▶ TEXTAUSZUG ZUM LESEN:
+++++
Bild: Strenge Formen, breite Sessel: Blick in einen Saal des Delphi Lux
Normalerweise lässt die Filmbranche den Roten Teppich ausrollen, wenn die
Premiere eines neuen Streifens ansteht. Normalerweise flanieren die Stars
darüber, um anschließend Preise abzuholen oder zumindest anderen dabei
zuzuschauen. Am Mittwochabend war alles ein bisschen anders. Da feierte die
Branche samt vieler Promis um die Ecke vom Bahnhof Zoo die Eröffnung eines
– Kinos.
Die Party, die größer ausfiel als von vielen erwartet, war auch Ausdruck
einer Hoffnung: Dass da noch was geht auf der Leinwand. Und dass da vor
allem vor der Leinwand noch was geht. Dass also auch in Zukunft Leute ins
Kino gehen, fürs Filmegucken zahlen und sich nicht nur zu Hause
vollstreamen lassen.
+++++
▶ ARBEITSAUFTRAG:
Schreiben Sie aus dem Text über die Kinoeröffnung den Abschnitt von „Bild: Strenge Formen, breite“ bis „vollstreamen lassen.“ wortgetreu ab.

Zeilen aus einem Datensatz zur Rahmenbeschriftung
+++++
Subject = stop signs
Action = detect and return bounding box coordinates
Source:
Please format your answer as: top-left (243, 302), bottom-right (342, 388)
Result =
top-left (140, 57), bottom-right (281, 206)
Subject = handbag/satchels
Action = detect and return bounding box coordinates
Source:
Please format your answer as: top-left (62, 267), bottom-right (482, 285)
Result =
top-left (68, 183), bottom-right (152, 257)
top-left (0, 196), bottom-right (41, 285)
+++++
▶ LÖSUNG DER AUFGABE:
Bild: Strenge Formen, breite Sessel: Blick in einen Saal des Delphi Lux
Normalerweise lässt die Filmbranche den Roten Teppich ausrollen, wenn die
Premiere eines neuen Streifens ansteht. Normalerweise flanieren die Stars
darüber, um anschließend Preise abzuholen oder zumindest anderen dabei
zuzuschauen. Am Mittwochabend war alles ein bisschen anders. Da feierte die
Branche samt vieler Promis um die Ecke vom Bahnhof Zoo die Eröffnung eines
– Kinos.
Die Party, die größer ausfiel als von vielen erwartet, war auch Ausdruck
einer Hoffnung: Dass da noch was geht auf der Leinwand. Und dass da vor
allem vor der Leinwand noch was geht. Dass also auch in Zukunft Leute ins
Kino gehen, fürs Filmegucken zahlen und sich nicht nur zu Hause
vollstreamen lassen.